§ PROMPT: In the records below, list every line that contains the string 'single'.

Data records
— START —

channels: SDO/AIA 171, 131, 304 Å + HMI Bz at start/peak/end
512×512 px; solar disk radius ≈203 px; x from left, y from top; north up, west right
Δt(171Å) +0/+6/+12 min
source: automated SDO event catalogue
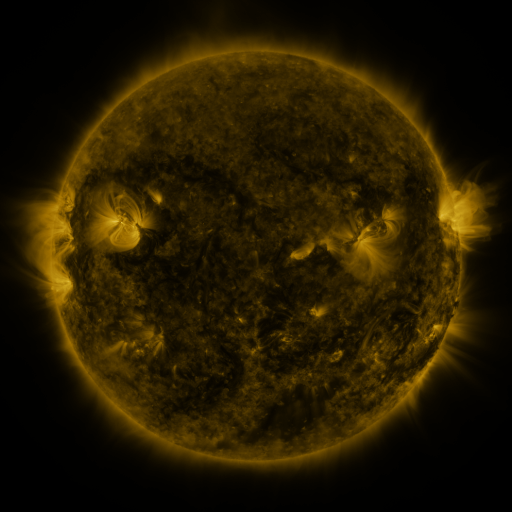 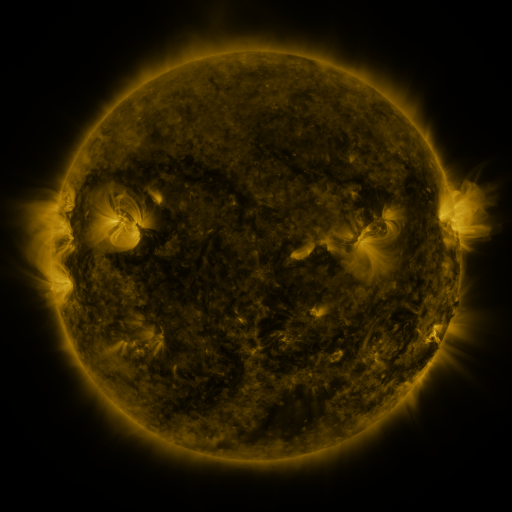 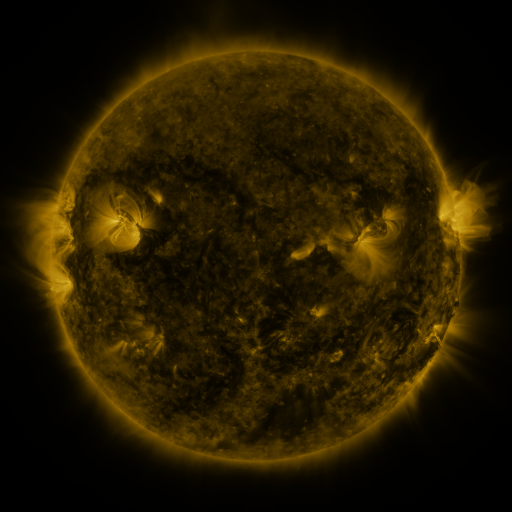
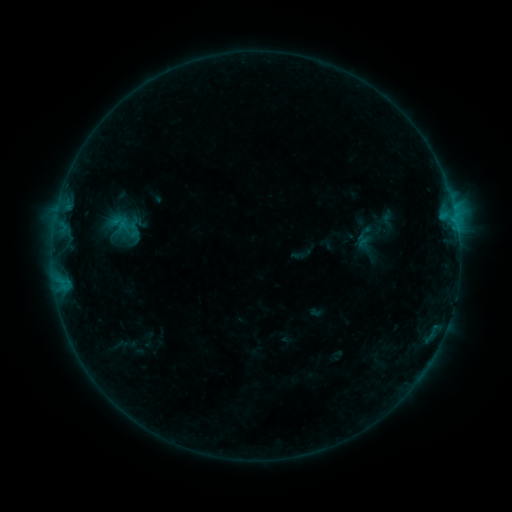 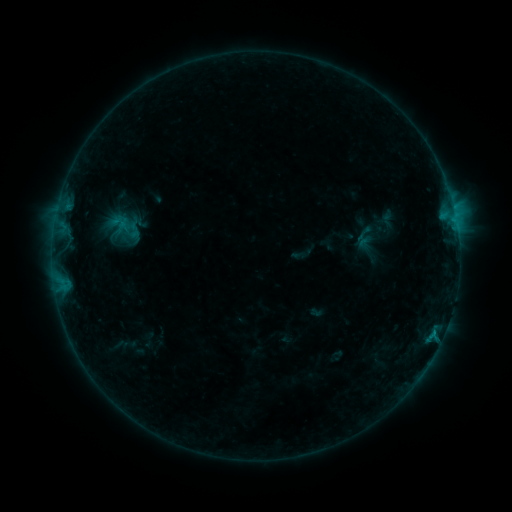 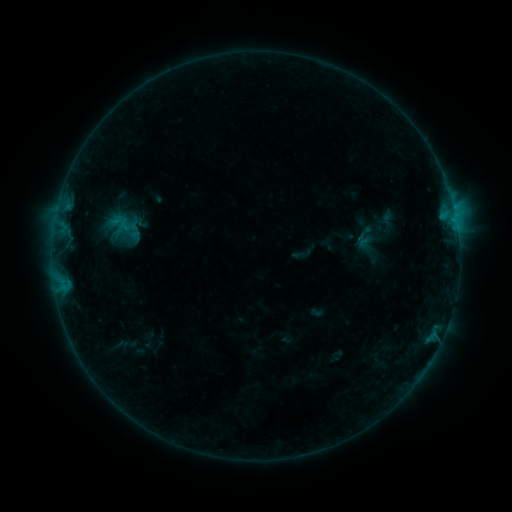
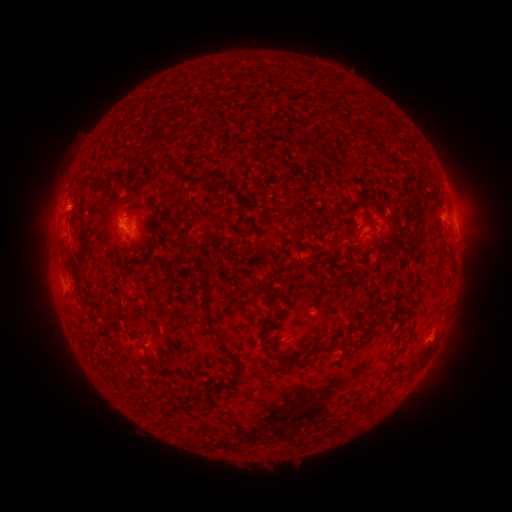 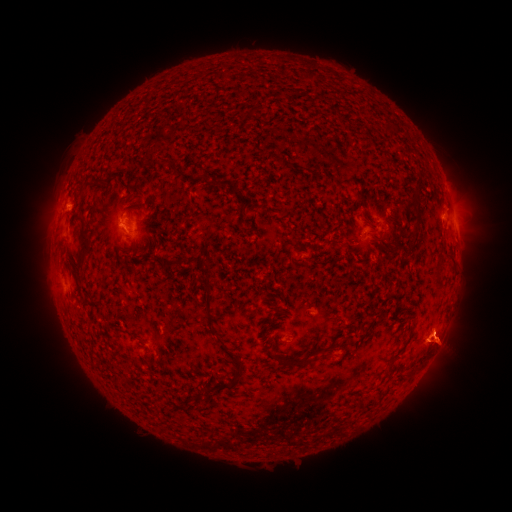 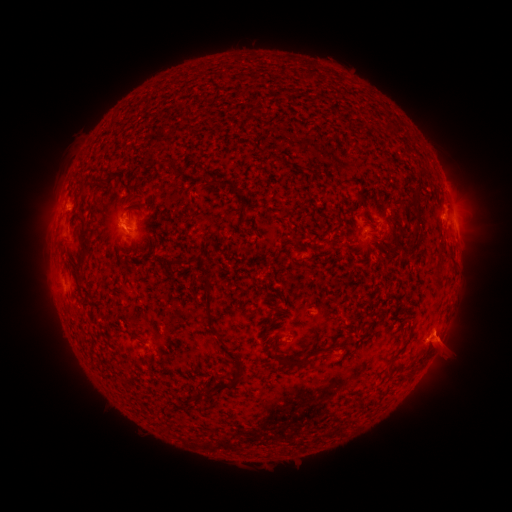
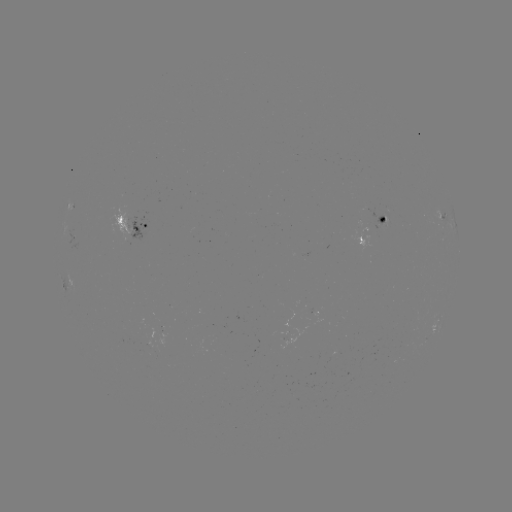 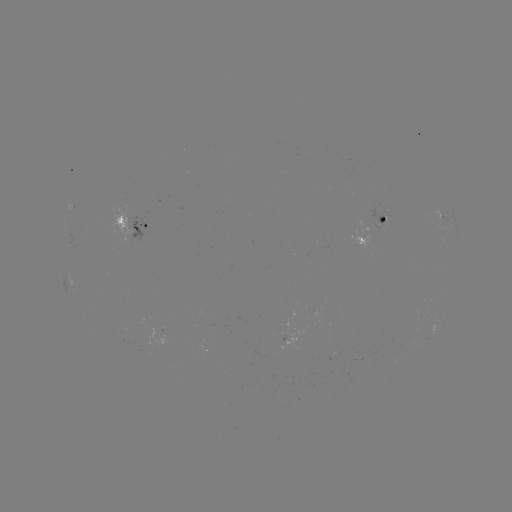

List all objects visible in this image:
eruption: (442, 341)
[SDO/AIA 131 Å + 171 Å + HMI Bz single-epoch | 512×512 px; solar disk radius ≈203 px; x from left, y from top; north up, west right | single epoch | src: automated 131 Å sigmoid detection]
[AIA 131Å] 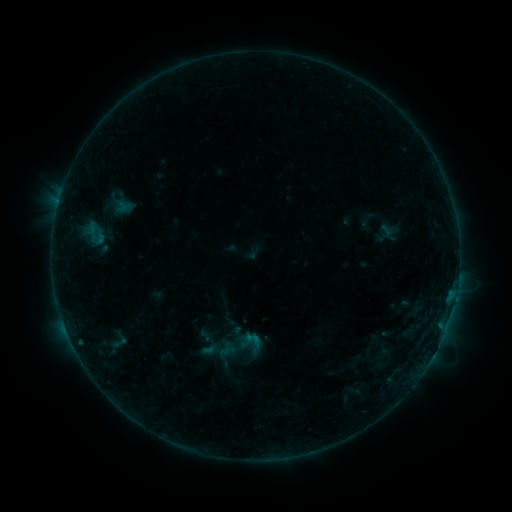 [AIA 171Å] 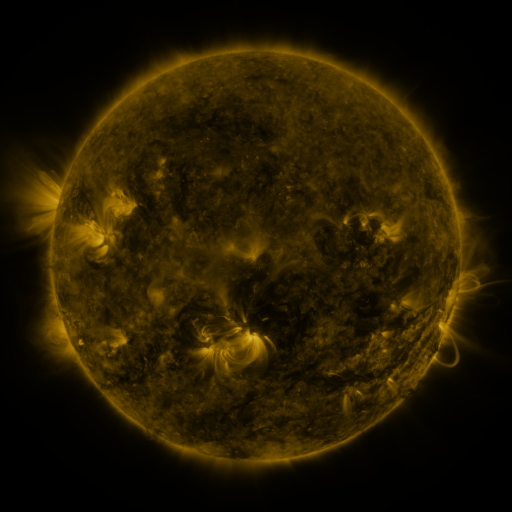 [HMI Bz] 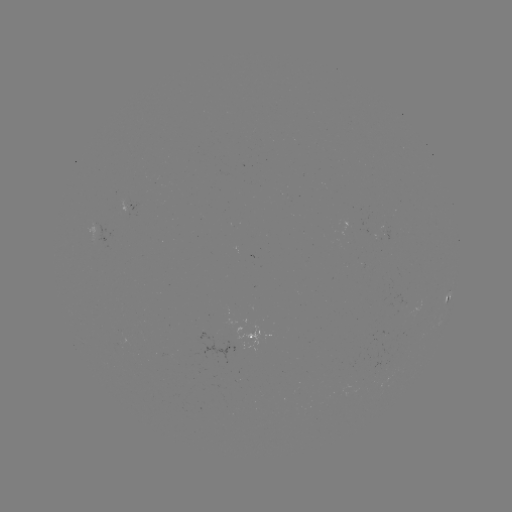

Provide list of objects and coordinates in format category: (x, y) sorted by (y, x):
sigmoid: (385, 232)
sigmoid: (118, 342)
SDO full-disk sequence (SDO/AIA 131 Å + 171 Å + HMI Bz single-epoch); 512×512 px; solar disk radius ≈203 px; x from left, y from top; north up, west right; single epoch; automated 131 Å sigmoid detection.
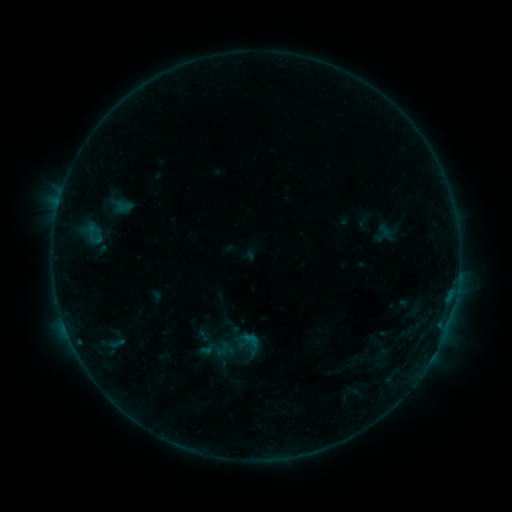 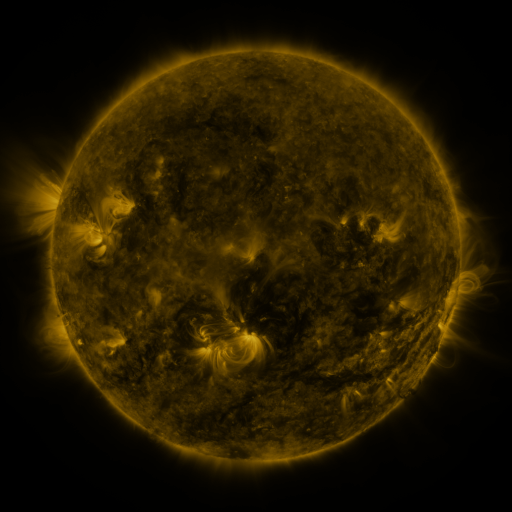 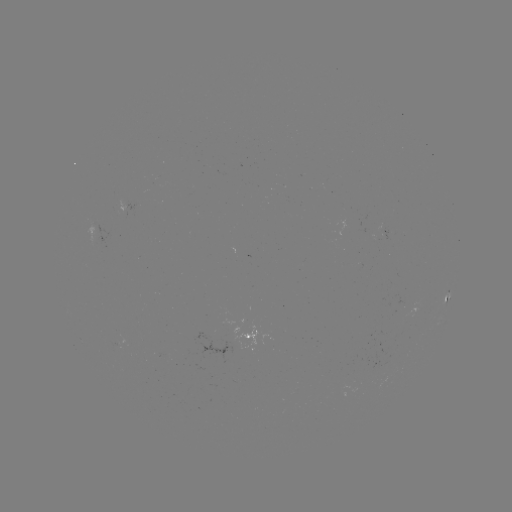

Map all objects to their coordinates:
sigmoid: [83, 219, 108, 248]
sigmoid: [368, 221, 397, 245]
sigmoid: [238, 331, 260, 352]
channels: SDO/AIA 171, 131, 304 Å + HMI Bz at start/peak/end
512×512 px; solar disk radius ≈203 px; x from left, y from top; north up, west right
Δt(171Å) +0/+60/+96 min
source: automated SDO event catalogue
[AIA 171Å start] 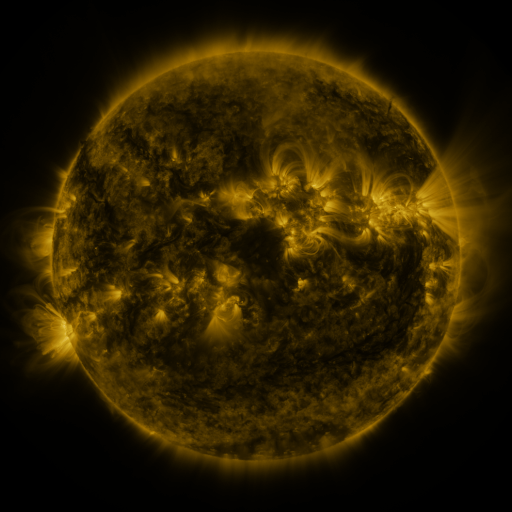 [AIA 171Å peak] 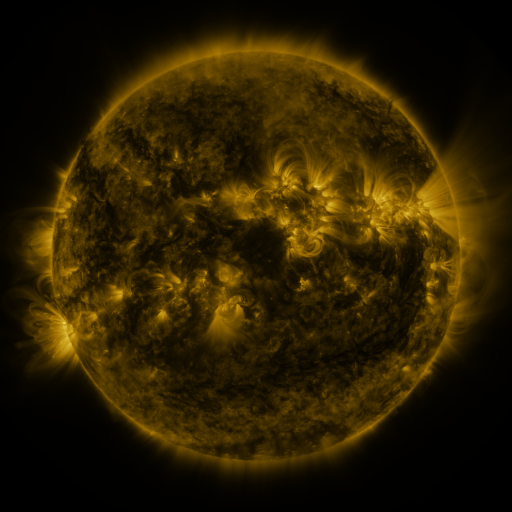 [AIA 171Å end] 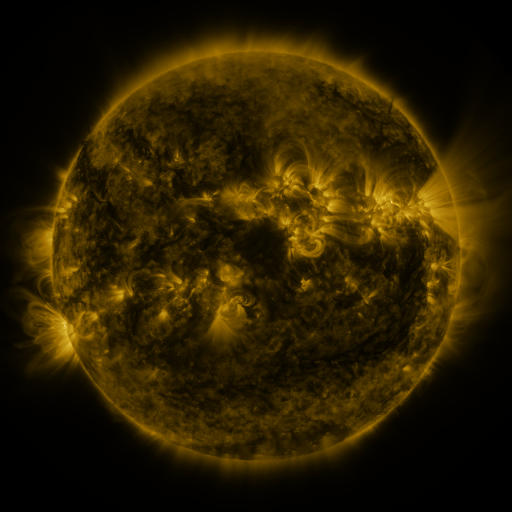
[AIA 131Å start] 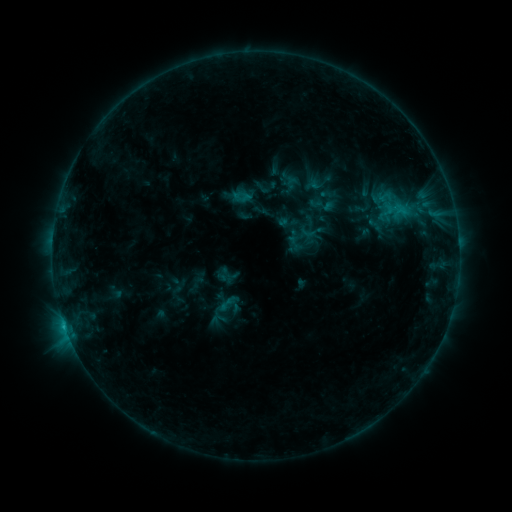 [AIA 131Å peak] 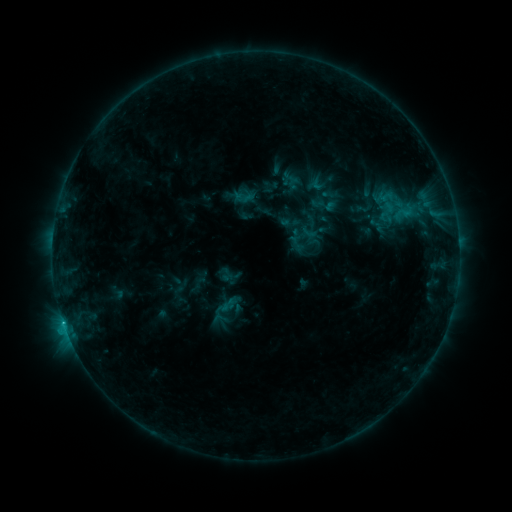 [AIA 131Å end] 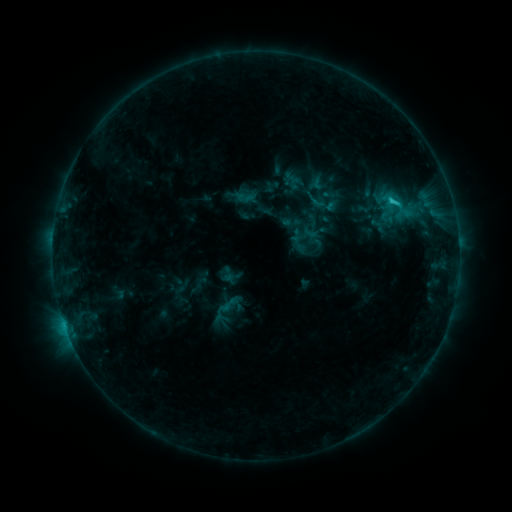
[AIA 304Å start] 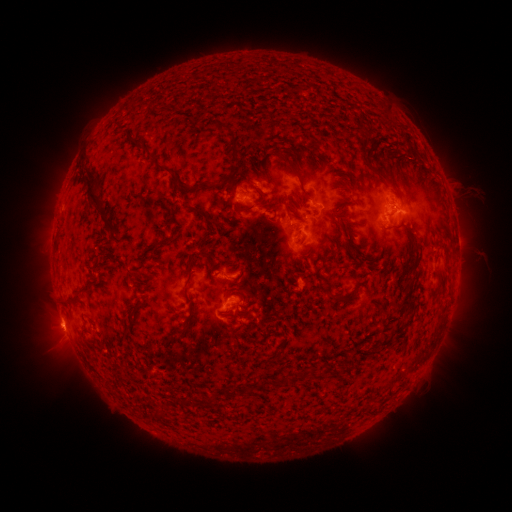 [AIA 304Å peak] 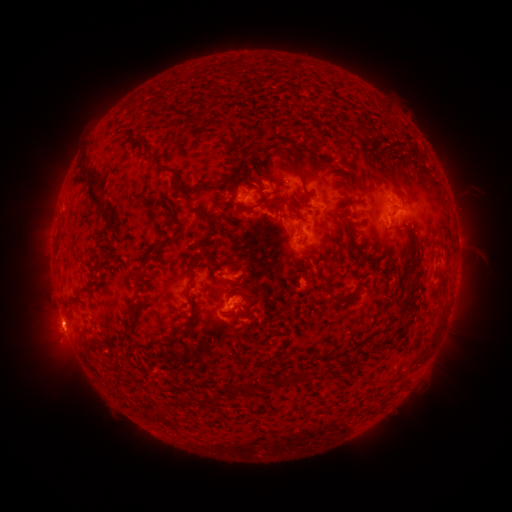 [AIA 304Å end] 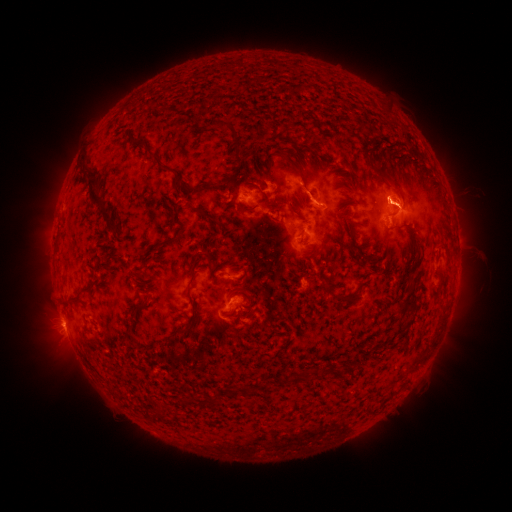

— END —

§ TASK RESULT:
[SDO/AIA 131 Å + 171 Å + HMI Bz single-epoch | 512×512 px; solar disk radius ≈203 px; x from left, y from top; north up, west right | single epoch | src: automated 131 Å sigmoid detection]
SDO full-disk sequence (SDO/AIA 131 Å + 171 Å + HMI Bz single-epoch); 512×512 px; solar disk radius ≈203 px; x from left, y from top; north up, west right; single epoch; automated 131 Å sigmoid detection.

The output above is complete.